Late last month the company announced that president and COO Michael Myers had resigned his position effective immediately. It also reported that it would separate the positions of chairman and CEO, jobs currently held by Back Yard founder Lattimore Michael, and will begin a search for a new president.
Having the company founder like Michael, 63, step aside from day-to-day operations is sometimes seen as a positive move by shareholders, who may feel those who birthed the baby see only the beauty of their creation and not the warts.
In the meantime, Joseph Weiss, president and COO from 1993-1999 and a significant shareholder and franchisee, was appointed interim COO.
To take over as president, Weiss resigned from the audit committee of the company's board of directors, which resulted in Back Yard Burgers (Nasdaq: BYBI) falling out of compliance with Nasdaq Stock Market rules. The company received a warning that the stock could be delisted if it doesn't take steps to come back into compliance.
Bringing back Weiss signals a step backward for the company, says Craig T. Weichmann, a former restaurant analyst with Morgan Keegan & Co.
"I see that as a setback for the company in that Joe Weiss' operating style puts the company back to its roots, which, in this case, weren't that strong," Weichmann says.
He's followed Back Yard since it went public in 1993 and his new company, Dallas-based Weichmann & Associates, is a boutique investment firm focused on the restaurant industry.
Back Yard Burgers is still a "good regional brand that had been gaining good growth in the franchise community," Weichmann says.
As of September 2005 the company operated 171 stores, including 130 franchised locations, up from 138 units in 2004 including 96 franchised locations.
Back Yard Burgers stock has traded in a 52-week range of $4.58-$6.75.
In its 8-K filing with the Securities and Exchange Commission this week, Back Yard Burgers said it has a year to get back into compliance with NASDAQ, or by the next annual shareholder meeting, whichever comes first.
The filing stated that the company "intends to elect an additional independent director to serve on its Board of Directors and Audit Committee within the applicable cure period."
Of all the changes the company has encountered in the past month, one of the most significant is the surprise resignation of Myers. A once-touted miracle worker, Myers was widely credited with helping turn around stagnant sales at BYB in his first three years with 12 consecutive quarters of gains in net income.

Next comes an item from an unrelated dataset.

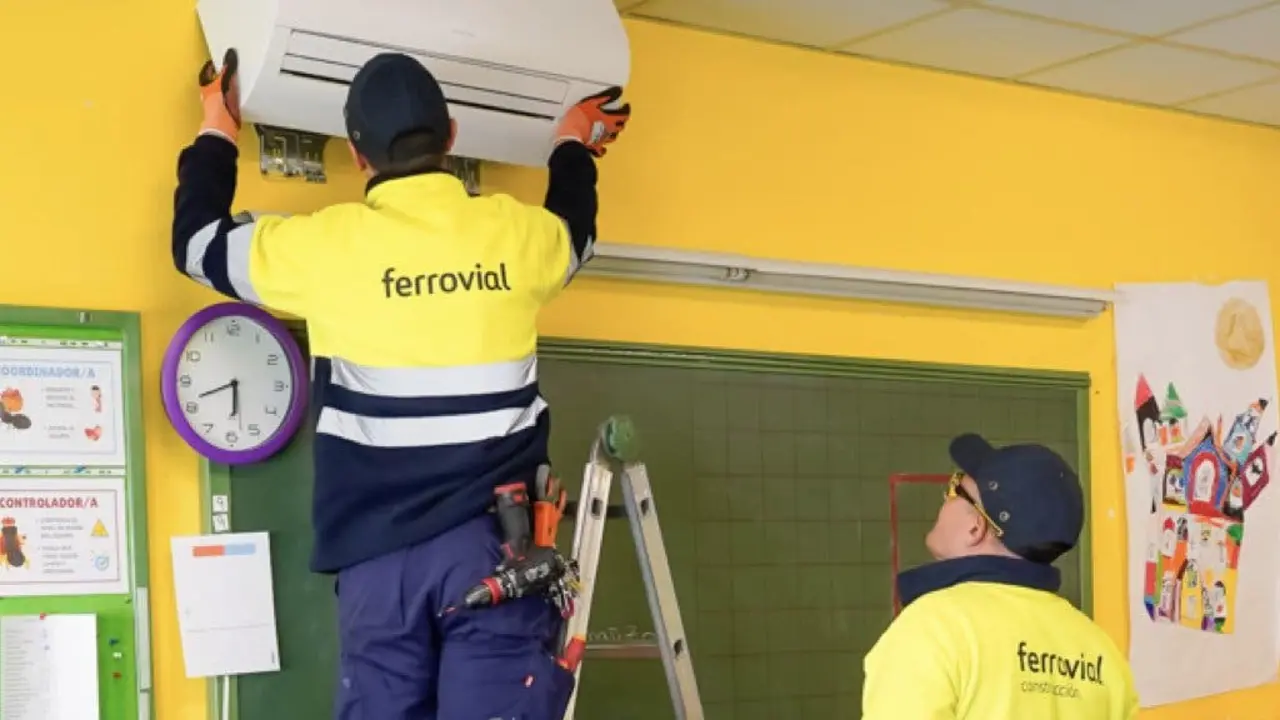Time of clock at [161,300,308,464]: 5:41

It was under his watch the company introduced Black Angus beef, beefed up marketing and negotiated a 10-unit licensing deal to co-brand Back Yard Burgers with YUM! Brands, which includes such chains as KFC, Pizza Hut and Taco Bell. The deal didn't work out, but it got Back Yard Burgers noticed.
"Most of the major changes in the company have been a direct result of Mike Myers," Weichmann says.
Myers joined the company in 1999 as COO, but the former Whataburger executive quickly caught the eye of Michael, a former grocery store owner who started Back Yard Burgers in Cleveland, Miss., in 1987.
Michael did not respond to numerous requests for comment on this story.
"I brought him on as COO, but when I saw his talent, I recommended to the board that we promote him to president," Michael said in a 2003 interview for the industry trade publication Chain Leader.
But that was three years ago and times have changed dramatically in the fiercely competitive quick-serve segment of the restaurant industry, Weichmann says.
"It's a highly competitive space," Weichmann says. "It's hard to differentiate yourself."
One of BYB's primary marketing tools, Black Angus beef, is now sold by several competitors.
"You can't rest on your laurels," Weichmann says. "That may have worked years ago but you have to go to the next level and the next and the next."
Some Back Yard stores have tested breakfast, but the chain is late in the game with that, and there is a limited test of playgrounds, which would get BYB into the family market which it has avoided and where, again, there's much competition, Weichmann says.
Where Back Yard has specifically competed, in the smaller "fast-casual" restaurant segment with the likes of Panera Bread, Baja Fresh and Starbucks, the competition has grown but not as dramatically compared to the quick-serve segment, says Sherri Daye Scott, editor of QSR magazine, another industry trade journal.
"If they are having problems I am surprised," Scott says of Back Yard.
And although Back Yard has struggled with its bottom line -- it posted a net loss of $44,000 in 2005 compared to net income of $1.26 million in 2004 -- times are good in the restaurant business, Scott says.
Sales in the quick-serve segment in 2004, the latest for which figures are available, were up 5.9% year-over-year to $128.2 billion, according to QSR, which tracks the top 50 companies in the industry.
The National Restaurant Association expects sales in 2006 to increase 5.1% to $511 billion, with $142 billion of that in the quick-serve segment where many of Back Yard's competitors reside.
If Back Yard will get a piece of that growth isn't clear, says Weichmann, although despite all the changes, it does have one constant.
"To their credit," Weichmann says, "they serve a good-tasting product."